Custom init/reduce functions can be passed to control accumulation:

>>> class Model(nnx.Module):
...   def __init__(self, rngs):
...     self.linear = nnx.Linear(2, 3, rngs=rngs)
...   def __call__(self, x):
...     x = self.linear(x)
...     self.sow(nnx.Intermediate, 'sum', x,
...              init_fn=lambda: 0,
...              reduce_fn=lambda prev, curr: prev+curr)
...     return x

Parameters:

variable_type – The Variable type for the stored value. Typically Intermediate or a subclass is used.
name – A string key for storing the value in the collection.
value – The value to be stored.
reduce_fn – Function to combine existing and new values. Default appends to a tuple.
init_fn – Function providing initial value for first reduce_fn call. Default is an empty tuple.

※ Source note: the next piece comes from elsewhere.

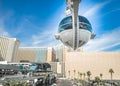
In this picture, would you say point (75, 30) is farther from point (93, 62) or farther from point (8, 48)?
point (8, 48)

train(**attributes)[source]¶

Sets the Module to training mode.

train uses set_attributes to recursively set attributes deterministic=False and use_running_average=False of all nested Modules that have these attributes. Its primarily used to control the runtime behavior of the Dropout and BatchNorm Modules.

Example:

>>> from flax import nnx
...
>>> class Block(nnx.Module):
...   def __init__(self, din, dout, *, rngs: nnx.Rngs):
...     self.linear = nnx.Linear(din, dout, rngs=rngs)
...     # initialize Dropout and BatchNorm in eval mode
...     self.dropout = nnx.Dropout(0.5, deterministic=True)
...     self.batch_norm = nnx.BatchNorm(10, use_running_average=True, rngs=rngs)
...
>>> block = Block(2, 5, rngs=nnx.Rngs(0))
>>> block.dropout.deterministic, block.batch_norm.use_running_average
(True, True)
>>> block.train()
>>> block.dropout.deterministic, block.batch_norm.use_running_average
(False, False)

Parameters:: **attributes – additional attributes passed to set_attributes.